You're reading: Haiti may be primed for another quake

CHICAGO, Oct 24 (Reuters) - The earthquake that devastated Haiti's capital and killed as many as 300,000 people in January may have been caused by an unseen fault and pressure could be building for another quake, seismic experts said on Sunday.

Two papers, published in the journal Nature Geoscience, take different approaches but both conclude the fault originally blamed for the quake was not the real source, and that it remains a threat.

"As the Enriquillo-Plantain Garden fault did not release any significant accumulated elastic strain, it remains a significant seismic threat for Haiti and for Port-au-Prince in particular," Eric Calais of Purdue University in Indiana and colleagues wrote.

"Much work remains to be done to identify and quantify potential earthquake sources in and around Hispaniola, an island where vulnerability to earthquake shaking will probably remain high in the near future," they said.

Haitians are still digging out after the magnitude 7 quake that shattered large parts of Port-au-Prince on Jan. 12, making more than 1 million people homeless.
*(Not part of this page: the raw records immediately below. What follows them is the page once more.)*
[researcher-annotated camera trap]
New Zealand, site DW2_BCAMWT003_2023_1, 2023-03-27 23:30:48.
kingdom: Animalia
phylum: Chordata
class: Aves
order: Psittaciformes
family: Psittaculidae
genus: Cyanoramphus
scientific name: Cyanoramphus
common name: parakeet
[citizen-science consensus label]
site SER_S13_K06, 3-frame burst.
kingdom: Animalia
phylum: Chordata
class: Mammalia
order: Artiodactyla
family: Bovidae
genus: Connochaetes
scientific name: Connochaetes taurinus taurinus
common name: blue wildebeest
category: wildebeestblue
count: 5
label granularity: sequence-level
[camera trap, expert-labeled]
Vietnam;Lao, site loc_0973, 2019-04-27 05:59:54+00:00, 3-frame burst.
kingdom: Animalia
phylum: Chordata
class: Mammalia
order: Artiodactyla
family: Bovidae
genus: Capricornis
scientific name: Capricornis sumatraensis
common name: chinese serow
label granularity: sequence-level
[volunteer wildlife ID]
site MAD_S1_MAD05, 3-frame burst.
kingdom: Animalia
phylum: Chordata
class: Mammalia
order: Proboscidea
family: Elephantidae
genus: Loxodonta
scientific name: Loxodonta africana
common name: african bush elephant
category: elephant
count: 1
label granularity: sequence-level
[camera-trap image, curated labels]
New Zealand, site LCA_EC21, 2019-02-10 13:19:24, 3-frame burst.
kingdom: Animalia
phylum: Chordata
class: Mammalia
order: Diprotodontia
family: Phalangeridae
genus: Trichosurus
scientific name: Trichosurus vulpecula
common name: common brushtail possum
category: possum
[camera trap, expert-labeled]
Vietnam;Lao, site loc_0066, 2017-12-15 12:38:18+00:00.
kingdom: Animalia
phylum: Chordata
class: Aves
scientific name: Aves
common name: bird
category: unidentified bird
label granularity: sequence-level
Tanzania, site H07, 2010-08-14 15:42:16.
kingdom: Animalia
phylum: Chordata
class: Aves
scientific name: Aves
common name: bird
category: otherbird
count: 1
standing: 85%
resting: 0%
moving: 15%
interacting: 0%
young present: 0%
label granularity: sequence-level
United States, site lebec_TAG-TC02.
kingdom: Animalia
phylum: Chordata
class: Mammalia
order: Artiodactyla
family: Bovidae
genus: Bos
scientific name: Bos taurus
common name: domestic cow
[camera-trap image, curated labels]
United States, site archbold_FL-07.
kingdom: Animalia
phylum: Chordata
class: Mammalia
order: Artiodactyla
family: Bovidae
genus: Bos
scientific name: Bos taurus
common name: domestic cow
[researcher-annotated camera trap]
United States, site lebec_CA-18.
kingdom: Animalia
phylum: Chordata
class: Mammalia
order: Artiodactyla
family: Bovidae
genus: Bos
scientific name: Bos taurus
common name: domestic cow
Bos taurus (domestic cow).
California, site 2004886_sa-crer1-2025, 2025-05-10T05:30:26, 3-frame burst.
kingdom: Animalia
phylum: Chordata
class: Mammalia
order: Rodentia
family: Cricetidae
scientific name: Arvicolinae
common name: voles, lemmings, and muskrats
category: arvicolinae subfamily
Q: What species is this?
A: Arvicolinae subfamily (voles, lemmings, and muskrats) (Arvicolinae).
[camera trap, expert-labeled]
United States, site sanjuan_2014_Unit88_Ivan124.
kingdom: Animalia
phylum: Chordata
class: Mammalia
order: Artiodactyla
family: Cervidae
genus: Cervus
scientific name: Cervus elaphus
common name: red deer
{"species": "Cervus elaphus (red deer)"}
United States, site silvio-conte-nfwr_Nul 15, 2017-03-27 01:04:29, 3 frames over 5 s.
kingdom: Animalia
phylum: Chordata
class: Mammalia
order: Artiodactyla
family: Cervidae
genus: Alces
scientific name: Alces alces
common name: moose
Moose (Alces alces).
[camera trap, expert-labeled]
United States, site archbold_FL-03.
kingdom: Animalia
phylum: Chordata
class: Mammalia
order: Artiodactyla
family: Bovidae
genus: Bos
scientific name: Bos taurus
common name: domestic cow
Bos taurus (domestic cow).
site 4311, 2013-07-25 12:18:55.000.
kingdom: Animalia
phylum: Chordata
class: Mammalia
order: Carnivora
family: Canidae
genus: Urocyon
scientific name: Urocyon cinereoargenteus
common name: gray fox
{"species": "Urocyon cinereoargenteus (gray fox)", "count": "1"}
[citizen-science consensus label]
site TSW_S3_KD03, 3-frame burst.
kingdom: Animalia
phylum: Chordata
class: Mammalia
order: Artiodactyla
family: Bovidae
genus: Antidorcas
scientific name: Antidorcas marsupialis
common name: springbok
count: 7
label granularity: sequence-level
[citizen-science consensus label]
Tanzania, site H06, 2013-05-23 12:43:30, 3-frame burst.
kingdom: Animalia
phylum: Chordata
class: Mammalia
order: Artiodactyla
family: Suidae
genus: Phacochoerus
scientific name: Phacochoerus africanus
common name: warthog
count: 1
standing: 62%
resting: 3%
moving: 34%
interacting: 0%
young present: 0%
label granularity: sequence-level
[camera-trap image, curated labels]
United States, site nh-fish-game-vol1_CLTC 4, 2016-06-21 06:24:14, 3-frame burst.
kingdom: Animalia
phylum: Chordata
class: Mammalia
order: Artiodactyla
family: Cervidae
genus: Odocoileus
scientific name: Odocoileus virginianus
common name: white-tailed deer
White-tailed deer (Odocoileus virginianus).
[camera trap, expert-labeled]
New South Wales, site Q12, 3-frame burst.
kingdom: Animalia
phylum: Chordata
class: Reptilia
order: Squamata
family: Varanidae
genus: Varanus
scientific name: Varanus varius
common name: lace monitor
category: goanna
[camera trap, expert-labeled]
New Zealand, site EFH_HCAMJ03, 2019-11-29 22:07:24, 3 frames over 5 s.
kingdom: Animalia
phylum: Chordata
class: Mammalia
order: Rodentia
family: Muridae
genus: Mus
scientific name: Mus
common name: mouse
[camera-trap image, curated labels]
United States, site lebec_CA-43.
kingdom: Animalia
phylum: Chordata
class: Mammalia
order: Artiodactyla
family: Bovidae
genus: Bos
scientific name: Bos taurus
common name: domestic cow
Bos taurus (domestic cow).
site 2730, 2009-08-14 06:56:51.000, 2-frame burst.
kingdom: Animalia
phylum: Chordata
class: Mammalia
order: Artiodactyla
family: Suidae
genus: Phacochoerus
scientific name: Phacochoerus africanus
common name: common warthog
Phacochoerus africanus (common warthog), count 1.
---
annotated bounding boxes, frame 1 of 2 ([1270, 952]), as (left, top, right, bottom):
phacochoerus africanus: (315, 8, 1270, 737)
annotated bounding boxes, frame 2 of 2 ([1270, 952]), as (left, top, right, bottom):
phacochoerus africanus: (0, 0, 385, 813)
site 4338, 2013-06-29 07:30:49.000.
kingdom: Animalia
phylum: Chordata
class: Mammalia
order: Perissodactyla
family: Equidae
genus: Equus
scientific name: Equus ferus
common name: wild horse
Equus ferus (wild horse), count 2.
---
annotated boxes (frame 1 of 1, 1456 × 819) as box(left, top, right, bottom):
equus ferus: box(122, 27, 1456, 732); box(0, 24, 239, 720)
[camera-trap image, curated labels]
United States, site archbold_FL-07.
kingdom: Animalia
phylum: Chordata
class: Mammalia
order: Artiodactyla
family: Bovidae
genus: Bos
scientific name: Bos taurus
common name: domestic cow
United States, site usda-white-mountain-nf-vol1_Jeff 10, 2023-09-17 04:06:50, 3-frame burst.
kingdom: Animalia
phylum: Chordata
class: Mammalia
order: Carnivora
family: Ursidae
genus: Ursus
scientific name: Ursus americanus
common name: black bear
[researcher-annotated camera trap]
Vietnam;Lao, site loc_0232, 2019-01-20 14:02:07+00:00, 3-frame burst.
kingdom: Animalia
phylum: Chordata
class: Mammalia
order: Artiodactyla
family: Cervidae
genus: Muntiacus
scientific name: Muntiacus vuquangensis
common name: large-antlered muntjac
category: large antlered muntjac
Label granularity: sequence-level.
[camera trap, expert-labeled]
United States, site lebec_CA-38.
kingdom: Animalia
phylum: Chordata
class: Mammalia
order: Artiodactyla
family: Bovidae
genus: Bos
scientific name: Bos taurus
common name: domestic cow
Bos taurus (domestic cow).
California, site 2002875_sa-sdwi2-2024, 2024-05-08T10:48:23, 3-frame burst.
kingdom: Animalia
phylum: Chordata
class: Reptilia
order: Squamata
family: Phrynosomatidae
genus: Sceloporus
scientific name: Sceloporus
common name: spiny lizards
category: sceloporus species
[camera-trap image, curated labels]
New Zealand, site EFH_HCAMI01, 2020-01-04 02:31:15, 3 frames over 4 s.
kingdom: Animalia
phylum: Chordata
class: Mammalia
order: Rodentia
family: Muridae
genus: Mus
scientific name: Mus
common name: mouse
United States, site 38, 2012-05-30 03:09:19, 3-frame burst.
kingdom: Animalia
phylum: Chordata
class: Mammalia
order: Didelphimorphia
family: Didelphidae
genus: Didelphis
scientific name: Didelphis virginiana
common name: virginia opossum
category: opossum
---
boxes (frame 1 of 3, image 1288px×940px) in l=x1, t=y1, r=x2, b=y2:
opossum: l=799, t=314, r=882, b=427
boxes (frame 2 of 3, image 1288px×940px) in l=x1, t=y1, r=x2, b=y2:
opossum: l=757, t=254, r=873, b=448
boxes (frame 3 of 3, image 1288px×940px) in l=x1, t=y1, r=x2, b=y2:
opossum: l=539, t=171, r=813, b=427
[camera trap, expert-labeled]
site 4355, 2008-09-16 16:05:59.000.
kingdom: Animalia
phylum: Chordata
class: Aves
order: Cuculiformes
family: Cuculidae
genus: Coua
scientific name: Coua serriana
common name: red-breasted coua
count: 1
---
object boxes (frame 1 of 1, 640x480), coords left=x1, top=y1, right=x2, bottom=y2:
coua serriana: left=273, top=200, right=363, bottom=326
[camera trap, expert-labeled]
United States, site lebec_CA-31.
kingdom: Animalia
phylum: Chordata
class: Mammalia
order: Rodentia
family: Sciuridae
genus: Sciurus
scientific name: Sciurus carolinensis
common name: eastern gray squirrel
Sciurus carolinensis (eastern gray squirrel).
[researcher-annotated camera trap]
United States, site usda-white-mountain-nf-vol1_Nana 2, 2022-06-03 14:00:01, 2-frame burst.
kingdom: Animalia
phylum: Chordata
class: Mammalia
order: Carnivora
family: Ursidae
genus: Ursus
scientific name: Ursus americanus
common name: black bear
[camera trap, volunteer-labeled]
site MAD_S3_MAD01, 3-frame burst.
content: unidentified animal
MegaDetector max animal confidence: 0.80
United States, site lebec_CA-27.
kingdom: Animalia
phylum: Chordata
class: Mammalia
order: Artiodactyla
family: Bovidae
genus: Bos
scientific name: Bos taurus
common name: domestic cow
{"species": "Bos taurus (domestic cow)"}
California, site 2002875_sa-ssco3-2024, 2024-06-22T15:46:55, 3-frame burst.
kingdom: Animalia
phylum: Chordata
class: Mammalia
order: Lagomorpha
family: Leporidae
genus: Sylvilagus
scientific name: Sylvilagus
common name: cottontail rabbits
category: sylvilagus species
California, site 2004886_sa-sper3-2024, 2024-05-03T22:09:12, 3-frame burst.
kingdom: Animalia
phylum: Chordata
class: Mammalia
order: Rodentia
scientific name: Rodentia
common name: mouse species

Now cholera has broken out amid the devastation.

Calais’ team said an analysis of slight shifts of ground motion picked up by global positioning system and radar devices suggest an as-yet undescribed fault near the town of Leogan may have been the source of the January quake.

At first, scientists focused on the Enriquillo-Plantain Garden fault on Haiti’s southern peninsula — one of two main faults in the region.

But the team said measurements of ground motion suggest the movement caused the surface to bulge, but not to rupture. Calais’ measurements led them to conclude a previously unknown fault must have caused the January quake.

A separate study led by Carol Prentice of the U.S. Geological Survey in Menlo Park, California, also said the 2010 quake may not have relieved any pressure on the Enriquillo-Plantain Garden fault system.

Prentice’s team used remote sensors and field studies to map changes in the land surface caused by the January quake or an earlier event.

They found nine streams whose beds had been offset by one of two large earthquakes that occurred on the Enriquillo-Plantain Garden fault system in 1751 and 1770. But the 2010 quake did not leave a surface trace and Prentice worries that may mean the strain accumulated since the earlier large quakes was not released.

"The lack of surface rupture is unusual," Prentice’s team wrote.

"The Enriquillo-Plantain Garden fault zone remains a serious seismic hazard for Haiti, particularly for the Port-au-Prince area."
Calais was part of a group of experts who warned Haitian officials in 2008 that there could be a 7.2 magnitude quake on the horizon and he said in February the island was risk for another big temblor.